WhyAreWeHardOfThinking Sun 23-Aug-20 09:59:04

The low temperature is actually what I'm worried about in the coming months. Our windows don't open but they are shocking; you can get your hand between the frame and the wall in places (as the kids discovered) so it is freezing in winter; we often come in to find frost on the inside and the heating just cannot cope and every year we have a day or so off for it to be fixed. There isn't a lab in my department that doesn't have kids in coats in winter because it is so cold. It rains in and even snow3d in a few years ago. Give us a windy day and christ, I'm making my 6th formers tea and coffee to keep warm. Can't do that now as the staff room and kitchen facilities are our of bounds.

There are many schools even in my county in this position; winter is going to be very disrupted for us, and we are already in a local lockdown.

Nicedayforawedding Sun 23-Aug-20 10:04:26

Judging by my friend’s experience of nursery I would say the op is raising a valid point.
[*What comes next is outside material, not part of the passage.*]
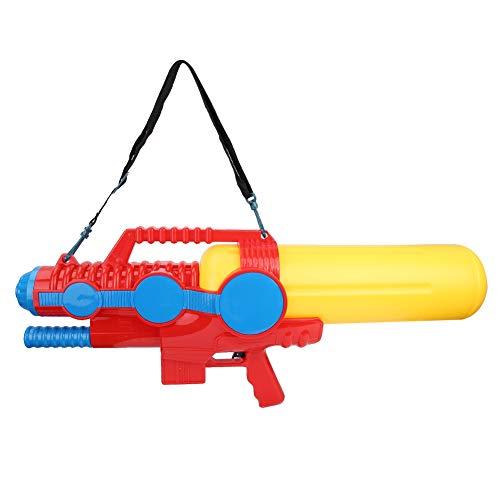 Alomejor Kinder Geschenk Wasserpistole Spielzeug Hochdruck Große Kapazität Spaß für Party Strand Geschenk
My friend has a great nursery and her son usually attends four days a week. Unfortunately they had an outbreak a few weeks ago and another one last week so he’s barely been in to nursery due to closures. I think it will be the same in schools. As long as we are prepared for this it’s ok, I don’t This we should expect it to be normal.

Enoughnowstop Sun 23-Aug-20 10:08:32

Depends really. Do most schools eviscerate chickens in a factory line and inhale biological fluids?

No chickens but by Christ, the inhaling biological fluids is stop on.

itsgettingweird Sun 23-Aug-20 10:14:57

* I just wish the government had provided a national plan and funding so all students have that access and guarantee.

Think everyone agrees with this.*

Sadly they don't.

If seems if you question safety or want a very sensible discussion about other outbreaks and risks in schools and whether there's similarities in the settings etc you get replies that show a severe lack of critical thinking such as

'Well lock your children away then and let the rest of us get on with it'.

I can only assume these are posters who are lucky enough to have the funds and ability to provide a decent standard of HE should it be required.

Because we don't know what will happen.

But we do know if there are absences and illness or closure of bubbles/schools etc then those in deprivation will be most profoundly affected.